When to consider a sliver of AI in your MVP:

  • Simple, proven tasks: If your product involves a well-understood, data-rich problem (e.g., categorising multiple-choice answers, basic speech-to-text), using an existing, reliable AI service might be faster than building a rules-based engine from scratch.
  • The AI is the core value proposition: If your entire product idea is ‘an AI tutor that gives Socratic feedback,’ then your MVP must, by definition, include a sliver of this. But even then, the goal is to test the concept on a tiny scale, perhaps with a pre-scripted dialogue that only feels like a dynamic AI.

The ethical tightrope: experimenting on humans (especially small ones)

The tech industry's mantra of ‘move fast and break things’ is profoundly irresponsible when applied to primary or secondary education. When your users are children, you are not simply testing a product; you are intervening in their development.

An EdTech MVP carries a heavy ethical burden. The principle of ‘Do No Harm’ must be paramount.

A buggy, frustrating product isn't just an inconvenience; it can damage a child's confidence. There is no such thing as a ‘Minimum Viable Safeguarding Policy.’ Data privacy, especially concerning minors, must be ironclad from the very first line of code. Therefore, the MVP approach in schools must be one of careful piloting and co-design with educators, replacing ‘fail fast’ with ‘learn safely.’

Your EdTech MVP checklist

Before you start wireframing, can you confidently answer ‘yes’ to these questions?

✅ 1. The core problem

  • Have I defined a single, specific learning transformation (e.g., ‘From being unable to X, to being able to Y’)?
  • Have I defined a micro-segment of learners this is for (e.g., ‘Year 9 students revising for GCSE Chemistry’)?
  • Have I validated, through interviews, that this is a real and urgent problem for them?

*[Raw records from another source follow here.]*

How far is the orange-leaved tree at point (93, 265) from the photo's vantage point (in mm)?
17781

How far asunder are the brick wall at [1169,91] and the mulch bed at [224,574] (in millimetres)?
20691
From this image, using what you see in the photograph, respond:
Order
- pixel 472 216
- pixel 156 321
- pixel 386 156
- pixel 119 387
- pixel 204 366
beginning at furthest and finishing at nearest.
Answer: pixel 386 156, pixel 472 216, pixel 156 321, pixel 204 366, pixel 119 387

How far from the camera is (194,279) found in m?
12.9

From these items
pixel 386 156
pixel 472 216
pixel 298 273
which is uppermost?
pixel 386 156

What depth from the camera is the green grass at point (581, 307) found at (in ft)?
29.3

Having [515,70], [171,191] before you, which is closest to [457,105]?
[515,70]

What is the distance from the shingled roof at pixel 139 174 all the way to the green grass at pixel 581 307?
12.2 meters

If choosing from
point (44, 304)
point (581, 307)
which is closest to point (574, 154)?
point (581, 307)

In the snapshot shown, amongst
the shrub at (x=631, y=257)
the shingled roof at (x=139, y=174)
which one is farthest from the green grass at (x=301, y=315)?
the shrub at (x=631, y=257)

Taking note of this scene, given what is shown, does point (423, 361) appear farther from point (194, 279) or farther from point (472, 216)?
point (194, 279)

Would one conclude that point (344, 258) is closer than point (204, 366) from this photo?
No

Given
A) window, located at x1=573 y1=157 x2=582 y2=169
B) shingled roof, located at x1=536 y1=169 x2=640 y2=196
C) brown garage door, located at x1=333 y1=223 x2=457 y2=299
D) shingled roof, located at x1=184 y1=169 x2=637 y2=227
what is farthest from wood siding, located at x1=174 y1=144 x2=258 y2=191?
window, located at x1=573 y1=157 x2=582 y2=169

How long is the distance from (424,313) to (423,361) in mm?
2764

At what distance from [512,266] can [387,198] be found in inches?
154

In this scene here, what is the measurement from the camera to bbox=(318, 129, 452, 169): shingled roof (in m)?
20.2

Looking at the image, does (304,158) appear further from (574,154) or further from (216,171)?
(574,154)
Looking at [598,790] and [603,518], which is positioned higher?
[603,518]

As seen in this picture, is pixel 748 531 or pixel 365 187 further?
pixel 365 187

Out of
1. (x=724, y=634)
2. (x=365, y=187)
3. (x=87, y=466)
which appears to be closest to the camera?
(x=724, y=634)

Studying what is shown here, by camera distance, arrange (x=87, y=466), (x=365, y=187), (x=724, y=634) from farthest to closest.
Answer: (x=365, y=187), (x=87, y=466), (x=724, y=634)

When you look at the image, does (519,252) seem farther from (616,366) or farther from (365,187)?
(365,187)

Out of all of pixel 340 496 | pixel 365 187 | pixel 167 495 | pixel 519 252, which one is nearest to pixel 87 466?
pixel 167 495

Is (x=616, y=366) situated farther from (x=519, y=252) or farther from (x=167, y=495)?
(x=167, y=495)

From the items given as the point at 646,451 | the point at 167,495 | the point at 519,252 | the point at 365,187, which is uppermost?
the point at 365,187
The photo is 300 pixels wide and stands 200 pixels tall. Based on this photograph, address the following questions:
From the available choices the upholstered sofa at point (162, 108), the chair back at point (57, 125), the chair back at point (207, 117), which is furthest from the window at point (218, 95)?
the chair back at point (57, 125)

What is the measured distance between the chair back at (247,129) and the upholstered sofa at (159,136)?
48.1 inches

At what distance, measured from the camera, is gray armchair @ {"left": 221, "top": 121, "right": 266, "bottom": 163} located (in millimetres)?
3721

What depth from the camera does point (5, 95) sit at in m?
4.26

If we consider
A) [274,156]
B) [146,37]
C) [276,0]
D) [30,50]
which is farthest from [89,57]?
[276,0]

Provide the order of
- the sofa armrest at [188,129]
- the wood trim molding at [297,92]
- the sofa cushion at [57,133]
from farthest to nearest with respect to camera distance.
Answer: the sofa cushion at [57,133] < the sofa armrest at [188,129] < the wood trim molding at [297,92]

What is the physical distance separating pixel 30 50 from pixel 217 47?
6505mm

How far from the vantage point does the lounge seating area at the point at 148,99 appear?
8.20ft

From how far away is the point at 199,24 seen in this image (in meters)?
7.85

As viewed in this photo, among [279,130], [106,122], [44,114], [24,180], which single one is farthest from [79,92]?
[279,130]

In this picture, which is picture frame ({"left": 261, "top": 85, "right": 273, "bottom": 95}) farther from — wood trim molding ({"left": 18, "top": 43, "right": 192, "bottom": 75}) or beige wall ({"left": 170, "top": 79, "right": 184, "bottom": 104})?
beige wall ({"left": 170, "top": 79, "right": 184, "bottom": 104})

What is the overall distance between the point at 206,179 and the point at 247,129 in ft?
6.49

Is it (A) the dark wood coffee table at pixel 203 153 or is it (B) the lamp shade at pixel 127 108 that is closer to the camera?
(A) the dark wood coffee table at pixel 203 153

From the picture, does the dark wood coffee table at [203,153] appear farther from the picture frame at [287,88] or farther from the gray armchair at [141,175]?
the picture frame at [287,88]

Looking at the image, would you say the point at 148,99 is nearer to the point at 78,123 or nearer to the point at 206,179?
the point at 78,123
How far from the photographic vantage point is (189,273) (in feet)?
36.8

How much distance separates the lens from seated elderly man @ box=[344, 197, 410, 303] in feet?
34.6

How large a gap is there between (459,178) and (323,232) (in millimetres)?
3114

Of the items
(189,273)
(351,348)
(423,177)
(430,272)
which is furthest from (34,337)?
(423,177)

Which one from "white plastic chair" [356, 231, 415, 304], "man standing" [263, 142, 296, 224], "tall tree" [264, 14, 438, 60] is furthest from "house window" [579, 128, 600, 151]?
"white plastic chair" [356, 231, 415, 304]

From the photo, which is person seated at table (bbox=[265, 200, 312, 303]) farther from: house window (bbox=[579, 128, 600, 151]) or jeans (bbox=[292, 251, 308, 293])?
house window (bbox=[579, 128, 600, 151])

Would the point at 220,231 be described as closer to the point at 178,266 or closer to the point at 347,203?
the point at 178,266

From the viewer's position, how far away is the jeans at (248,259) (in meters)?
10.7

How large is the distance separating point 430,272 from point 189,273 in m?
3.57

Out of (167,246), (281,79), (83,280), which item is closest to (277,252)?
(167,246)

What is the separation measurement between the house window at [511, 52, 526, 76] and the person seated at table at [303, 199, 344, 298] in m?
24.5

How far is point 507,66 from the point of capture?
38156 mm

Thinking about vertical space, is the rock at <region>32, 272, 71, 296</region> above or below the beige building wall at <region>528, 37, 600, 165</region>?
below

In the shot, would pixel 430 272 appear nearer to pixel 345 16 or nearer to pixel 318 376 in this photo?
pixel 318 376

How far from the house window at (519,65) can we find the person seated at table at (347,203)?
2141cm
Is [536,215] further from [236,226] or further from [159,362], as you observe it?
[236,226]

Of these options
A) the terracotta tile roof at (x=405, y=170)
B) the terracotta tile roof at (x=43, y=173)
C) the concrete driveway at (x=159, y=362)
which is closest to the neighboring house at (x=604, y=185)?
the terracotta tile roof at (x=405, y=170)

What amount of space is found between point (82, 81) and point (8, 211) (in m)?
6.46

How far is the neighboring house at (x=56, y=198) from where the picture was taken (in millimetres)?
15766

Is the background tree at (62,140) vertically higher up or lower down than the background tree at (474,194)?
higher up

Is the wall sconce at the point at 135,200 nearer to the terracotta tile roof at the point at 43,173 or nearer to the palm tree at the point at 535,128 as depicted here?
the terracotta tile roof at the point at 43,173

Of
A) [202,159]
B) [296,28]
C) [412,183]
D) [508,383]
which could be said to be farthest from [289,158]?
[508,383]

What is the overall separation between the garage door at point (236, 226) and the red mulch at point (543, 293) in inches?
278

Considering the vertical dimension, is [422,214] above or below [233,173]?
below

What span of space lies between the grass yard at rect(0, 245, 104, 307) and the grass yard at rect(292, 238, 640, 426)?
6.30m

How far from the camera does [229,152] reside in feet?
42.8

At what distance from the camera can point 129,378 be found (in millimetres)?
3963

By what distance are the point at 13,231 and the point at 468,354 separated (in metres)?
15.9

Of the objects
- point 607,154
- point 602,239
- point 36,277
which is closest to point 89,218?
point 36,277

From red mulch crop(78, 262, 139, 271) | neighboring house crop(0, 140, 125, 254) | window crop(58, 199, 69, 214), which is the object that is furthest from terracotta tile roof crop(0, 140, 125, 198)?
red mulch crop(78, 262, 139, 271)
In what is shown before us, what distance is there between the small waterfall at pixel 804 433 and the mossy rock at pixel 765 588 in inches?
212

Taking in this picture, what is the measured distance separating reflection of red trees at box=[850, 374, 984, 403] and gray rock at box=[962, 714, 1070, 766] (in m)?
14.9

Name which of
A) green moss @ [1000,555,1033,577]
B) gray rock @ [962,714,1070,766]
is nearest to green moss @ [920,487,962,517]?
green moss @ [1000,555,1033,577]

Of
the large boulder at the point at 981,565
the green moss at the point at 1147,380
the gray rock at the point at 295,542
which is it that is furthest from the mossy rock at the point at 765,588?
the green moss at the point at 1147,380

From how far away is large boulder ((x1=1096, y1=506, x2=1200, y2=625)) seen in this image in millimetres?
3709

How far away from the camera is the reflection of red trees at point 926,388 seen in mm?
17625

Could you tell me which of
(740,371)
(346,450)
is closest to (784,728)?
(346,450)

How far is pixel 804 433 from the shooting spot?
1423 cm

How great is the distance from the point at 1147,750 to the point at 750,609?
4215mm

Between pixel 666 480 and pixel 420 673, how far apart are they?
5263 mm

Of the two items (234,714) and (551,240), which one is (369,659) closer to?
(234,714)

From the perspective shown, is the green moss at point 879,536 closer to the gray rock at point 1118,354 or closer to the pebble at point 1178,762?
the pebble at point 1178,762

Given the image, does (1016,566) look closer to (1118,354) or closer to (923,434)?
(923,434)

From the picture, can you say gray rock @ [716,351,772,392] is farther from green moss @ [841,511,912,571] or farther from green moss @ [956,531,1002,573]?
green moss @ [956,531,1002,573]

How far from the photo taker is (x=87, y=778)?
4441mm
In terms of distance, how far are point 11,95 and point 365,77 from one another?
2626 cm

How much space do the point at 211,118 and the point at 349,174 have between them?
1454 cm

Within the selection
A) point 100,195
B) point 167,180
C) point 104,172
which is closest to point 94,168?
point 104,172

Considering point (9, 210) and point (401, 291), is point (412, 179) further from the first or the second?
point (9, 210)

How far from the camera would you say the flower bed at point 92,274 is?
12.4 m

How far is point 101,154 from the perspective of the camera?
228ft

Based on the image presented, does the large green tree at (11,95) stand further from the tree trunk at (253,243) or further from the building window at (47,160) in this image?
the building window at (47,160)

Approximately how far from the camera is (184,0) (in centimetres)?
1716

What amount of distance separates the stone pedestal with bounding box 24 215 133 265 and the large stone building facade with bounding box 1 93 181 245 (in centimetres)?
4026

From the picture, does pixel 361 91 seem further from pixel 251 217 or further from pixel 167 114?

✅ 2. The solution & viability

  • Is my proposed solution the absolute simplest way to facilitate that one learning transformation?
  • Does it include a complete, pedagogically sound learning loop (instruction, practice, feedback, assessment)?
  • Have I considered a human-powered ‘Wizard of Oz’ version to test the value before building tech?

✅ 3. The market context

  • Does my MVP respect the specific workflows and constraints of my target market (e.g., integrates with an LMS for universities, is simple for K-12 teachers)?
  • Is the value proposition clear and immediate for all key stakeholders (learner, teacher, buyer)?

✅ 4. The measurement

  • Have I defined how I will measure learning effectiveness, not just user engagement?
  • Do I have a plan to collect qualitative feedback directly from learners and educators?

✅ 5. The ethics & safety

  • Is the product demonstrably safe, private, and secure for my target users?
  • If testing with minors, do I have a clear plan for preventing harm and gaining informed consent from all necessary parties (school, parents)?
  • Have I prioritised the learner's well-being over the speed of my experiment?

If you can tick these boxes, you’re not just building a Minimum Viable Product. You’re building a Minimum Viable Promise: a small but credible demonstration that you can genuinely help someone learn. And that is a foundation worth building on.

Sources

  • Clark, R. C., & Mayer, R. E. (2016). e-Learning and the Science of Instruction: Proven Guidelines for Consumers and Designers of Multimedia Learning (4th ed.). Wiley.
  • Ries, E. (2011). The Lean Startup: How Today's Entrepreneurs Use Continuous Innovation to Create Radically Successful Businesses. Crown Business.